* _Text section_:
----------

I wanted to offer a modern example that for me sums up the exploitation of APIs and also how challenging this problem is.

On Android an app can add one or more sharing targets.  In fact Android APIs were even improved to make it easier in release after release and now it is simply a declarative step of a couple of lines of XML and some code.

As a result, many Play apps add several share targets.  I installed a printing app that added 4 different ways to share (Share link, share to Chrome, share email, share over Bluetooth).  All of these seemed perfectly legitimate and I’m sure the designers thought they were just making their product easier to use.  Obviously, I must want to use the functionality since I went to the Play store, downloaded it and everything.  I bet the folks that designed this are quite proud of how many taps they saved for these key scenarios.

After 20 apps, my share list is crazy.  Of course sharing with twitter is now a lot of scrolling because the list is alphabetical.  Lucky for me the Messages app bubbles up the most recent target to a shortcut in the action bar.  But that seems a bit like a kludge.

Then along comes Andmade Share.  It is another Play app that lets me customize the share list and remove things.  Phew.  Except now I am the manager of a sharing list and every time I install an app I have to go and “fix” my share target list.

Ironically, the Andmade app uses almost precisely the same extensibility to manage the sharing list as is used to pollute it.  So hypothetically restricting/disabling the ability of apps to add share targets also prevents this utility from working.

The system could also be much more rigorous about what can be added.  For example, apps could only add a single share target (Windows 8) or the OS could just not allow apps to add more (essentially iOS).  But 99% of uses are legitimate.  All are harmless.  So even in “modern” times with modern software, the API surface area can be exploited and lead to a degraded user experience even if that experience degrades in a relatively benign way.

Anyone that ever complained about startup programs or shell extensions is just seeing the results of developers using extensibility.  Whether it is used or abused is a matter of perspective.  Whether is degrades the overall system is dependent on many factors and also on perspective (since every benefit has a potential cost, if you benefit from a feature then you’re ok with the cost).

Reality

There will be calls to remove the app from the app store. Sure that can be done. Steps will be taken to close off extensibility mechanisms that got used in ways far off the intended usage patterns. There will be cost and unintended side effects of those actions. Realistically, what was done by LinkedIn (or a myriad of examples) was done with the best of intentions (and a lot of hard work).  Realistically, what was done was exploiting the extensibility of the system in a way never considered by the designers (or most users).

This leads to 5 realities of system design:

  1. Everything is an API.  Every bit of a system is an API.  From the layout of files, to the places settings are stored, to actual published APIs, everything in a system as it is released serves as an interface to people who want to extend, customize, or modify your work. Services don’t escape this because APIs are in a cloud behind REST APIs.  For example, reverse engineering packets or scraping HTML is no different — the HTML used by a site can come to be relied on essentially as an API.  The Windows registry is just a place to store stuff–the fact that people went in and modified it outside the intended parameters is what caused problems, not the existence of a place to store stuff.  Cookies?  Just a mechanism.

----------

* _Source material_:
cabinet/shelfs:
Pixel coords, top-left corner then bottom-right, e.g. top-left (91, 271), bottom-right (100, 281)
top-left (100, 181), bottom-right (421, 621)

----------

* _Required tasks_:
(1) In the post on API extensibility, rewrite the passage between "Ironically, the Andmade" and "relatively benign way.", inclusive, substituting "strict" for "rigorous".
(2) According to the post on API extensibility, how many ways to share did the installed printing app add?

* _Answers for the exercise_:
(1)
Ironically, the Andmade app uses almost precisely the same extensibility to manage the sharing list as is used to pollute it.  So hypothetically restricting/disabling the ability of apps to add share targets also prevents this utility from working.

The system could also be much more strict about what can be added.  For example, apps could only add a single share target (Windows 8) or the OS could just not allow apps to add more (essentially iOS).  But 99% of uses are legitimate.  All are harmless.  So even in “modern” times with modern software, the API surface area can be exploited and lead to a degraded user experience even if that experience degrades in a relatively benign way.

(2) It added four: share link, share to Chrome, share email, and share over Bluetooth.